TASK BRIEF – Write out all of the data without omission, exactly as shown.

RECORDS TO PROCESS –
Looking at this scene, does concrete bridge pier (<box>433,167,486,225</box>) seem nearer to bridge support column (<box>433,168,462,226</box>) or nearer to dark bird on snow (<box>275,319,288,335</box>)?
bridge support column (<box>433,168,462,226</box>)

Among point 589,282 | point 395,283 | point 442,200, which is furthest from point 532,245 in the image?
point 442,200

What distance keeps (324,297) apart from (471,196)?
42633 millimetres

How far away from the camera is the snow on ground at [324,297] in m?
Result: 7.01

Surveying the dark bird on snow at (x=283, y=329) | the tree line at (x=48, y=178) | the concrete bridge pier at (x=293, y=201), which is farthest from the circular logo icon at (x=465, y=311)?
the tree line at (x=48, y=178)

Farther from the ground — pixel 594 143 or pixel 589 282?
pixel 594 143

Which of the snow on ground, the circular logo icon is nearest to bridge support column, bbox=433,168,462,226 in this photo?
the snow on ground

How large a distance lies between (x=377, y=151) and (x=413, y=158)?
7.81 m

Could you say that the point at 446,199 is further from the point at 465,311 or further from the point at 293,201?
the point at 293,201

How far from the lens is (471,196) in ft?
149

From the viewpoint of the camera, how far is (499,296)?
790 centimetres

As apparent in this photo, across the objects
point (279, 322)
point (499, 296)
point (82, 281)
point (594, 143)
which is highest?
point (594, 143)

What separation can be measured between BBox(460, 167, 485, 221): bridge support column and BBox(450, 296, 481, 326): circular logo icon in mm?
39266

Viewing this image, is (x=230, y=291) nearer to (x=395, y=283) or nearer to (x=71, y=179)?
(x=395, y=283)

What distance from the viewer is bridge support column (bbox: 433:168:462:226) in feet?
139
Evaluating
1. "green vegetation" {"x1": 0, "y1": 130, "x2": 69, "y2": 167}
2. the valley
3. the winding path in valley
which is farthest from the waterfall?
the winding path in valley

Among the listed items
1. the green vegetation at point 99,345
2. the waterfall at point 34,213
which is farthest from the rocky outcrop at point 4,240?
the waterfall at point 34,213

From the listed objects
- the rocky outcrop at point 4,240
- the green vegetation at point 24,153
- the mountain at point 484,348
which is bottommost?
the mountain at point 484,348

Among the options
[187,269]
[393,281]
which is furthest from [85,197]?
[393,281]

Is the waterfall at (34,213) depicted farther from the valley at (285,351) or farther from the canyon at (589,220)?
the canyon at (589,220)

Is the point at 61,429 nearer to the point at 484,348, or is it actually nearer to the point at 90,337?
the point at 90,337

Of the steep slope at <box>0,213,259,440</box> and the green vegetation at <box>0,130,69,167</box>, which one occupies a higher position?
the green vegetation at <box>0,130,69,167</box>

EXERCISE RESPONSE –
Looking at this scene, does concrete bridge pier (<box>433,167,486,225</box>) seem nearer to bridge support column (<box>433,168,462,226</box>) or nearer to dark bird on snow (<box>275,319,288,335</box>)?
bridge support column (<box>433,168,462,226</box>)

Among point 589,282 | point 395,283 | point 442,200, which is furthest from point 532,245 in the image?
point 442,200

What distance keeps (324,297) apart from (471,196)?
42633 millimetres

How far away from the camera is the snow on ground at [324,297] in m?
Result: 7.01

Surveying the dark bird on snow at (x=283, y=329) | the tree line at (x=48, y=178) | the concrete bridge pier at (x=293, y=201), which is farthest from the circular logo icon at (x=465, y=311)?
the tree line at (x=48, y=178)

Farther from the ground — pixel 594 143 or pixel 589 282?
pixel 594 143

Which of the snow on ground, the circular logo icon is nearest to bridge support column, bbox=433,168,462,226 in this photo?
the snow on ground

How large a distance lies between (x=377, y=151) and (x=413, y=158)?
7.81 m

Could you say that the point at 446,199 is further from the point at 465,311 or further from the point at 293,201?
the point at 293,201

How far from the lens is (471,196) in ft?
149

From the viewpoint of the camera, how far is (499,296)?
790 centimetres

As apparent in this photo, across the objects
point (279, 322)
point (499, 296)
point (82, 281)
point (594, 143)
which is highest?
point (594, 143)

What separation can be measured between BBox(460, 167, 485, 221): bridge support column and BBox(450, 296, 481, 326): circular logo icon in mm?
39266

Viewing this image, is (x=230, y=291) nearer to (x=395, y=283) or nearer to (x=71, y=179)?
(x=395, y=283)

What distance from the viewer is bridge support column (bbox: 433:168:462:226) in feet?
139
Evaluating
1. "green vegetation" {"x1": 0, "y1": 130, "x2": 69, "y2": 167}
2. the valley
3. the winding path in valley
which is farthest from the waterfall?
the winding path in valley

Among the listed items
1. the green vegetation at point 99,345
2. the waterfall at point 34,213
which is farthest from the rocky outcrop at point 4,240?
the waterfall at point 34,213

From the listed objects
- the rocky outcrop at point 4,240
- the green vegetation at point 24,153
- the mountain at point 484,348
which is bottommost?
the mountain at point 484,348

Among the options
[187,269]
[393,281]
which is furthest from [85,197]?
[393,281]

Is the waterfall at (34,213) depicted farther from the valley at (285,351) or farther from the canyon at (589,220)?
the canyon at (589,220)

Is the point at 61,429 nearer to the point at 484,348, or is it actually nearer to the point at 90,337?
the point at 90,337

Of the steep slope at <box>0,213,259,440</box> and the green vegetation at <box>0,130,69,167</box>, which one occupies a higher position?
the green vegetation at <box>0,130,69,167</box>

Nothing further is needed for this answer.